Terraform, Protocol Buffers, Waypoint or Traefik have build a flourishing ecosystem by using the Go programming language and providing pluggable interfaces. But, not all pluggable interfaces in Go are created equal. There is more than one solution to the problem.

The problem they all try to solve is, that Go is a statically typed, compiled programming language. Thus, executing and interacting with code beyond the build phase of a Go program is hard. The progress of the standard library plugin package has also been very slow in recent years.

These are the common solutions to the problem out in the wild.

  1. Client-server
  2. Stdin to Stdout
  3. Dynamic interpretation
  4. Dynamic libraries with symbol resolution

Client-Server

This is perhaps the most common approach to pluggable interfaces in Go. Terraform or Waypoint use this approach. How does this works?

Plugins are standalone Go programs (executables) that the main program executes. The main program runs a server that the plugin can connect to when run. The connection information are passed to the plugin as parameters or environment variables. Client and server commonly communicate via gRPC. Which allows for efficient communication, sharing the used interface and code generate client and server boilerplate.

The client-server communication via HTTP/2 has an impact on performance. If you want to build a pluggable program serving requests to anything on the internet it may increased response times by anything between 30-100ms.

Stdin to Stdout

The difference to the client-server solution is subtile when it comes to the details in implementation. protoc-gen-go and other plugins in the Protocol Buffers ecosystem use this approach.

Plugins are again executables that the main program runs. But in contrast to the client-server communication via gRPC the main program and the plugin communicate via the standard OS streams stdin / stdout with each other. In order to standardize the communication, many of the programs use Protocol Buffers.

Dynamic interpretation

The previous solutions have a performance penalty when it comes to transport information. Traefik and other programs which are sensitive to response times pursue a different approach.

They dynamically load, interpret and execute Go code. The folks at Traefik Labs have created Yaegi to do this. This allows for calling into the plugin code by using an interface and a bit of reflection magic of the runtime. Because the code is loaded and interpreted only once the performance penalty is only a the startup. But, it increases the complexity.

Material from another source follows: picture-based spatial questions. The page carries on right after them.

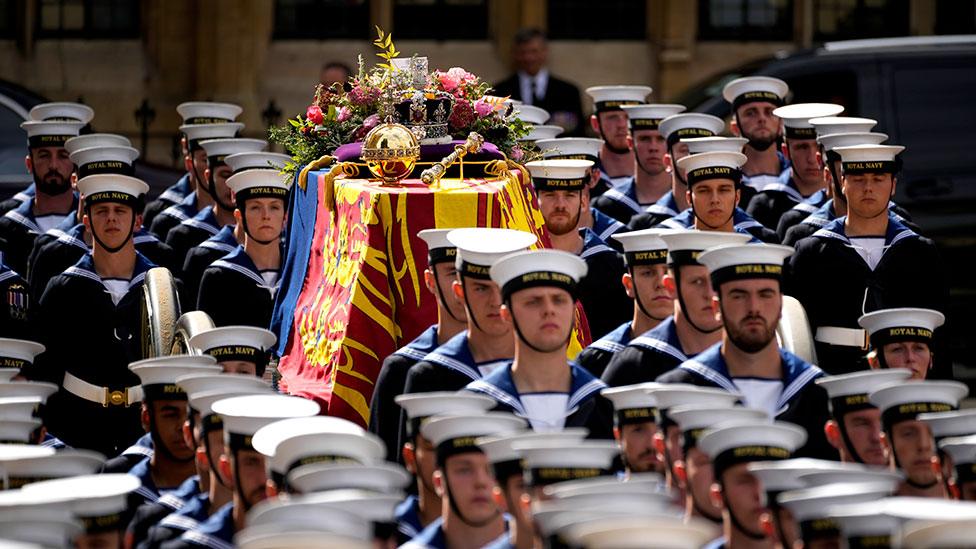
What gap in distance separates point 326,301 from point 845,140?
276 cm

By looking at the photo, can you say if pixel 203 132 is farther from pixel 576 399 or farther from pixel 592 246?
pixel 576 399

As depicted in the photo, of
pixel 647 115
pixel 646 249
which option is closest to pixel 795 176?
pixel 647 115

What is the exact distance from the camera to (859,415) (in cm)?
838

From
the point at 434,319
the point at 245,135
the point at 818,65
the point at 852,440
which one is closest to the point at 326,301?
the point at 434,319

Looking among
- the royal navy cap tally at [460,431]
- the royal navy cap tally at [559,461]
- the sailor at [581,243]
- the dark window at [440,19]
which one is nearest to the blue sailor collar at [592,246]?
the sailor at [581,243]

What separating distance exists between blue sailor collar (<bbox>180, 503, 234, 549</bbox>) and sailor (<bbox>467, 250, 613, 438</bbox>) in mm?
1161

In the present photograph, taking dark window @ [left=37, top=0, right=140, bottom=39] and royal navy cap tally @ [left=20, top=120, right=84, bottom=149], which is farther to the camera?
dark window @ [left=37, top=0, right=140, bottom=39]

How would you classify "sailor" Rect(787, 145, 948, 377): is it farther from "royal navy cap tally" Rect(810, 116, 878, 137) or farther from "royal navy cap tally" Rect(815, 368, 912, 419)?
"royal navy cap tally" Rect(815, 368, 912, 419)

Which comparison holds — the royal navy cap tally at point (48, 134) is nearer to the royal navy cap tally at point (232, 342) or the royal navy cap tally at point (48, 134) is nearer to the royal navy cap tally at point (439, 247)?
the royal navy cap tally at point (232, 342)

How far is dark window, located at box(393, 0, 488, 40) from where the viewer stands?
20562 millimetres

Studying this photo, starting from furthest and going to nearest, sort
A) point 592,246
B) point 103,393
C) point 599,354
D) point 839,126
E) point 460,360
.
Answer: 1. point 839,126
2. point 592,246
3. point 103,393
4. point 599,354
5. point 460,360

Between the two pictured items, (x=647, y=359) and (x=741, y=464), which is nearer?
(x=741, y=464)

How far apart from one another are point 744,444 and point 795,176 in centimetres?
560

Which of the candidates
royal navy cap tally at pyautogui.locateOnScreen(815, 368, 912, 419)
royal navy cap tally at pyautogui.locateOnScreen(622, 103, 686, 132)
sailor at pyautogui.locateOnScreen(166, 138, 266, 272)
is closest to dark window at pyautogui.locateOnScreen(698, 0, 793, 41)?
royal navy cap tally at pyautogui.locateOnScreen(622, 103, 686, 132)
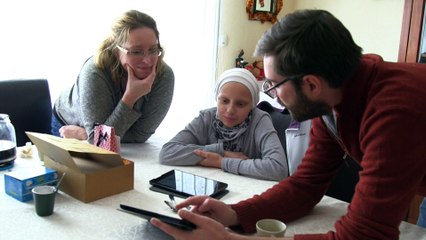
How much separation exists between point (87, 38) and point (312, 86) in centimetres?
199

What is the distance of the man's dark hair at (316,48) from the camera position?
91 centimetres

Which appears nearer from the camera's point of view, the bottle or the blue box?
the blue box

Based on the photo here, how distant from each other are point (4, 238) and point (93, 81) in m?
0.92

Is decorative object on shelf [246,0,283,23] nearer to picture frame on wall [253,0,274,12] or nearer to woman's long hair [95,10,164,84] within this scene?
picture frame on wall [253,0,274,12]

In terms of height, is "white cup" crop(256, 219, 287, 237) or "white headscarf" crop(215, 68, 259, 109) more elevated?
"white headscarf" crop(215, 68, 259, 109)

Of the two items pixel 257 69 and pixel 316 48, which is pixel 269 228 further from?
pixel 257 69

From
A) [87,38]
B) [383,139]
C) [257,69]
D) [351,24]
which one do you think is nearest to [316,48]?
[383,139]

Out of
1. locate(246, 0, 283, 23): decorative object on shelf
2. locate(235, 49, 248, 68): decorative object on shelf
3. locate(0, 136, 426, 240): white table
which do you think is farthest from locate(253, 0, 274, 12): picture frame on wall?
locate(0, 136, 426, 240): white table

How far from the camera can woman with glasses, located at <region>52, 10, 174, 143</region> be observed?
5.70 ft

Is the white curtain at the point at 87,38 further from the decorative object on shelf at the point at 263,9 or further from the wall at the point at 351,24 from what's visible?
the decorative object on shelf at the point at 263,9

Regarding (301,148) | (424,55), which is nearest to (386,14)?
(424,55)

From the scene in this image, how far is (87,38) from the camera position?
258 centimetres

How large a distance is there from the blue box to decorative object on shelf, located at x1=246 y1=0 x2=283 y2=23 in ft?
8.71

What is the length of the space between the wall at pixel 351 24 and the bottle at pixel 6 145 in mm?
2182
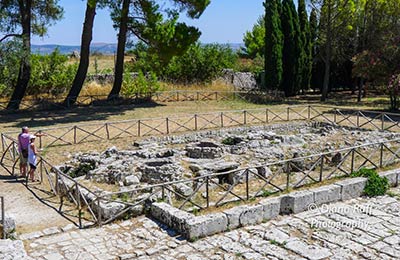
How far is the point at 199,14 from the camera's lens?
2600 cm

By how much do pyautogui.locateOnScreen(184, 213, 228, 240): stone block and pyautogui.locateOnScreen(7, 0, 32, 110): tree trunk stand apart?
55.5 ft

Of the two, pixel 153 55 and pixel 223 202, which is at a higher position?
pixel 153 55

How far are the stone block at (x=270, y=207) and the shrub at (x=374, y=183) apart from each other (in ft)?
8.93

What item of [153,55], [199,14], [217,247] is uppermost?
[199,14]

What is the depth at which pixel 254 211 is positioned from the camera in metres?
9.64

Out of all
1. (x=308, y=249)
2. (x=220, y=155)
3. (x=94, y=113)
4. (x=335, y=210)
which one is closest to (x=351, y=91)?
(x=94, y=113)

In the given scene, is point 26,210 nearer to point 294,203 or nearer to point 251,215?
point 251,215

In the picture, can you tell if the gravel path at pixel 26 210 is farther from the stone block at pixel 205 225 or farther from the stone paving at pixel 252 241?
the stone block at pixel 205 225

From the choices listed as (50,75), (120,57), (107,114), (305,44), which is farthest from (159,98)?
(305,44)

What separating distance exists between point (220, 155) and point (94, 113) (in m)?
10.0

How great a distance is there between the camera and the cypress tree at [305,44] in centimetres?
3441

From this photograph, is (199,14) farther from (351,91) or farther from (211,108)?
(351,91)

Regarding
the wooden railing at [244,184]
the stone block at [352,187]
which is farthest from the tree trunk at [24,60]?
the stone block at [352,187]

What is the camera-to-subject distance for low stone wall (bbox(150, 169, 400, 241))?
29.5ft
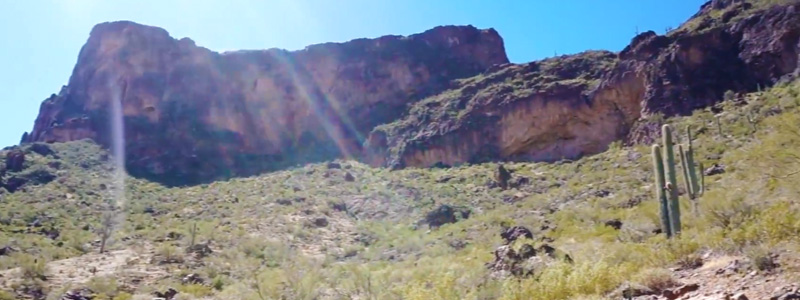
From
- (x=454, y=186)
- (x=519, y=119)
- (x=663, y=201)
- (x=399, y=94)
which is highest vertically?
(x=399, y=94)

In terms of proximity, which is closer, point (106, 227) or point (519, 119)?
point (106, 227)

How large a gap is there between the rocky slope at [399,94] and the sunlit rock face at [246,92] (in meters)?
0.17

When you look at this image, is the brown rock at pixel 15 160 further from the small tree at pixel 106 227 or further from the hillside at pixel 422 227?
the small tree at pixel 106 227

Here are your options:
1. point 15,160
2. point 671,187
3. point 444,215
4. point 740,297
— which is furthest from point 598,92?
point 15,160

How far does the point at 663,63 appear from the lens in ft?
142

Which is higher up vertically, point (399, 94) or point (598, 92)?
point (399, 94)

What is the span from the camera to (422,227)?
1448 inches

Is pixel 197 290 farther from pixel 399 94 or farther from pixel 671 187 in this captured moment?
pixel 399 94

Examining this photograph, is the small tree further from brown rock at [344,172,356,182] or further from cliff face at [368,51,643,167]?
cliff face at [368,51,643,167]

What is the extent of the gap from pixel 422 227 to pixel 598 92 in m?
19.0

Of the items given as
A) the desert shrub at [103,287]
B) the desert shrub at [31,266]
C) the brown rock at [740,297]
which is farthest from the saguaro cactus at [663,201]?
the desert shrub at [31,266]

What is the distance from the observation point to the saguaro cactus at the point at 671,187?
46.8 ft

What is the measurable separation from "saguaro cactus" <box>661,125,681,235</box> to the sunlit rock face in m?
50.4

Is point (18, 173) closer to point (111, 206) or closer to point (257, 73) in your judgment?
point (111, 206)
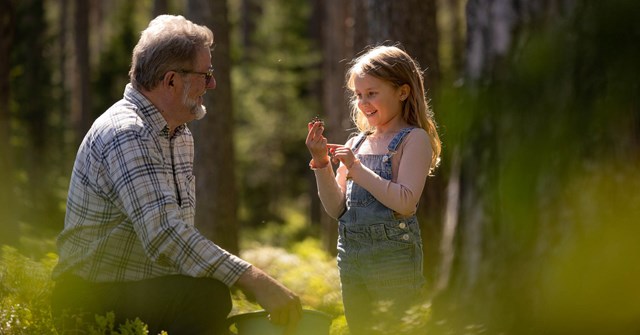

Dynamic libraries with symbol resolution

The supported for plugins in the standard library started in Go1.8. Plugins ought to be shared objects (.so) that can build with ELF symbols that can be dynamically loaded at runtime. However, the progress has been fairly limited. Currently plugins are only supported on Linux, FreeBSD, and macOS. There are many issues with sharing modules in the plugin and the main program. Beyond some examples the use of this solution has been fairly limited.